AKA, “Yet another reason to have a small lathe.”
Obligatory disclaimer: We don’t guarantee that these will be safe in your rifle or with your components. Do this at your own risk.
The cartridge cases converted using this method are NOT safe to use with full loads. Read that again. They are only safe to use with low pressure reduced loads. Use at your own risk.

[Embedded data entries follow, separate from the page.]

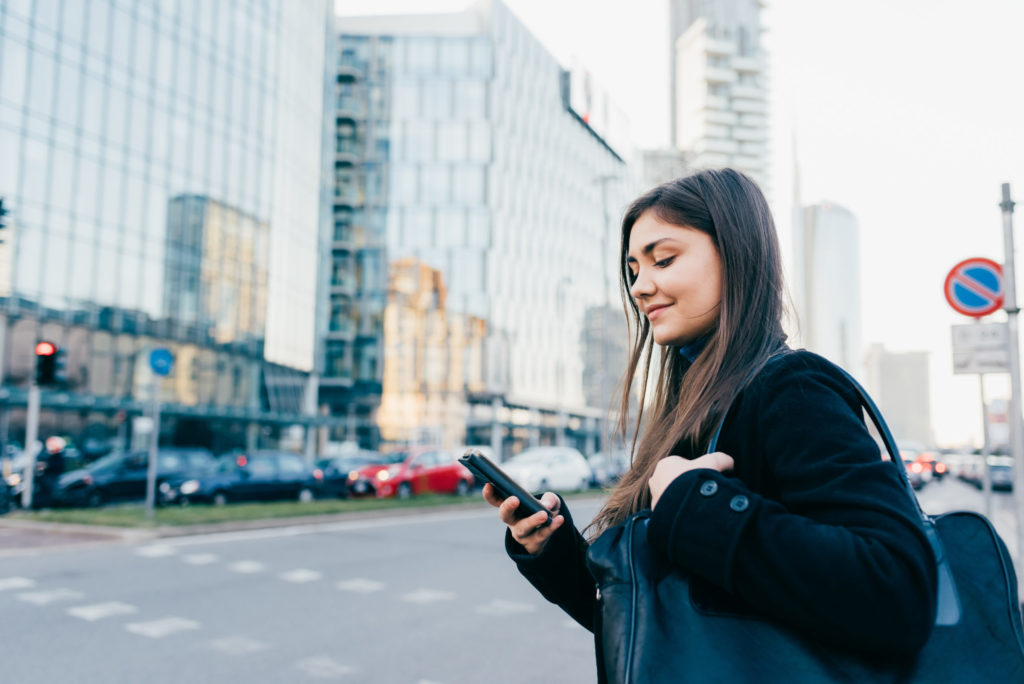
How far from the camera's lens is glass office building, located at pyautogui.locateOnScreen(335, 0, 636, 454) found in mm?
52438

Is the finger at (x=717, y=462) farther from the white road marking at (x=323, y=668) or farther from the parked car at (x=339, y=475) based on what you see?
the parked car at (x=339, y=475)

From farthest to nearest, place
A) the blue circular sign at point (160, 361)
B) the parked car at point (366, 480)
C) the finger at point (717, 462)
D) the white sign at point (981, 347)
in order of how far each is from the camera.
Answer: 1. the parked car at point (366, 480)
2. the blue circular sign at point (160, 361)
3. the white sign at point (981, 347)
4. the finger at point (717, 462)

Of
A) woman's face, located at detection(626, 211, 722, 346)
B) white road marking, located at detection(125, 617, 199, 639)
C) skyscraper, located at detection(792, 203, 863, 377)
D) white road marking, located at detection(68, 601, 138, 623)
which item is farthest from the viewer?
skyscraper, located at detection(792, 203, 863, 377)

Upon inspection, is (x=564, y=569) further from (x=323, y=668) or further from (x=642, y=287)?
(x=323, y=668)

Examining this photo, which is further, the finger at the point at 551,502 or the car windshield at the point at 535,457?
the car windshield at the point at 535,457

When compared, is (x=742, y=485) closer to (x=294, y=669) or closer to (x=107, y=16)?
(x=294, y=669)

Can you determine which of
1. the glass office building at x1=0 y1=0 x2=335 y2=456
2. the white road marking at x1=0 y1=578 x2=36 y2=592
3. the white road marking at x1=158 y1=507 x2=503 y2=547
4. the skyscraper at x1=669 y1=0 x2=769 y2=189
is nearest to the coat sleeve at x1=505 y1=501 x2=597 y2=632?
the white road marking at x1=0 y1=578 x2=36 y2=592

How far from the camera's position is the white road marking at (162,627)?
633cm

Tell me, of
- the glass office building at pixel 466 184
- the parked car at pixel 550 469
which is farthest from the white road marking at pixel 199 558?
the glass office building at pixel 466 184

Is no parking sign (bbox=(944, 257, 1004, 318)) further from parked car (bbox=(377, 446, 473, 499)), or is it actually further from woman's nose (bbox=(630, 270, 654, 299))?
parked car (bbox=(377, 446, 473, 499))

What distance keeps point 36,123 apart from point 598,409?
4835 centimetres

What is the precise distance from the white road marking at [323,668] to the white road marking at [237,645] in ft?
1.65

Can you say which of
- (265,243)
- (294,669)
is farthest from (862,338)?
(294,669)

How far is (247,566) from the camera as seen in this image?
32.0 ft
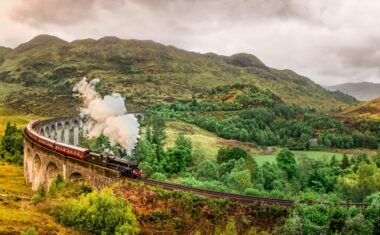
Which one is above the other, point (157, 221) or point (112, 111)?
point (112, 111)

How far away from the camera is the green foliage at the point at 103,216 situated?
33719mm

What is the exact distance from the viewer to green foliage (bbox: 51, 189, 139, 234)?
3372 cm

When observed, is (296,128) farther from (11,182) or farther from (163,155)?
(11,182)

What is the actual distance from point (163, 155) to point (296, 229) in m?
42.1

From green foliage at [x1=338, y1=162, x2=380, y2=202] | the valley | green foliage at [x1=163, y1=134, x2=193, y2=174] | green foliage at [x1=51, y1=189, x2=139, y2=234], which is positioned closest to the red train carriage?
the valley

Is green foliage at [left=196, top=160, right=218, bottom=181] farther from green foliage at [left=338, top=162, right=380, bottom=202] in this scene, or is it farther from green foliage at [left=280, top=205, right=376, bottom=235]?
green foliage at [left=280, top=205, right=376, bottom=235]

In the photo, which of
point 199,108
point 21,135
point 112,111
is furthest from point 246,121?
point 112,111

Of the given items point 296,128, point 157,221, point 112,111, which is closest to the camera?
point 157,221

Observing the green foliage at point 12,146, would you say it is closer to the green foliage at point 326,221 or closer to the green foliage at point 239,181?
the green foliage at point 239,181

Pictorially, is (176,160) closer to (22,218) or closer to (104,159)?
(104,159)

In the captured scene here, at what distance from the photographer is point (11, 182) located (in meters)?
62.6

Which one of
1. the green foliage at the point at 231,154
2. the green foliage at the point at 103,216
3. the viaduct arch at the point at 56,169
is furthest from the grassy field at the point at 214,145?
the green foliage at the point at 103,216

My friend N. has recently delved into shooting his M-1891/59 Mosin-Nagant and No.4 Mk.I Lee-Enfield with "mousefart" loads. These are even less powerful than Ed Harris’s “The Load” of 13 grains of Red Dot under a 150 - 180 grain bullet. N. is loading a 115 or 125 grain cast bullet on top of 5.0 grains of Bullseye. (His first try in 7.62R used 6 grains of Bullseye but accuracy was horrible. Backing off to 5 grains shrank the groups.)
He has a good stock of No.209 shotshell primers but not a lot of large rifle primers. He also has a lathe in his basement workshop, as you can see in the picture. It’s an older Jet unit with a 7” swing (not sure how long it is). He took some Berdan primed .303 cases that he’d stashed away and drilled out the primer pockets so they will accept No.209 primers.
Per N., he used three drill bits to modify each case:
"Center drill to keep main drill from following the firing pin dent, letter C for the main body, 21/64 to countersink the flange on the battery cup. Be careful! My Fiocchi primers are .002" larger than my Cheddite, and I understand the Cheddites are larger than most Yankee brands."
So measure the No.209 primers you have and pick drill sizes to match.
We haven't tried this with Boxer-primed brass but I don't see why it wouldn't work. This project was primarily to make something useful from what otherwise would be trash.
Something else to consider is how your rifle will handle escaping gas if something goes wrong. I have been present when someone experienced complete case head separations in a No.4 Lee-Enfield and another time in a Mosin-Nagant. The Lee-Enfield shooter didn't notice anything awry until he opened the bolt. The Mosin shooter got gas back in his face but was uninjured because he wore eye protection.
Also note that a lot of milsurp .303 and all 7.62x54R were corrosively primed. Make sure to clean your rifle accordingly when shooting that ammo. You also need to rinse out the brass with water if you plan to reuse it. (The No.209 primers are not corrosive. I'm only referring to the initial firing with the original primers.)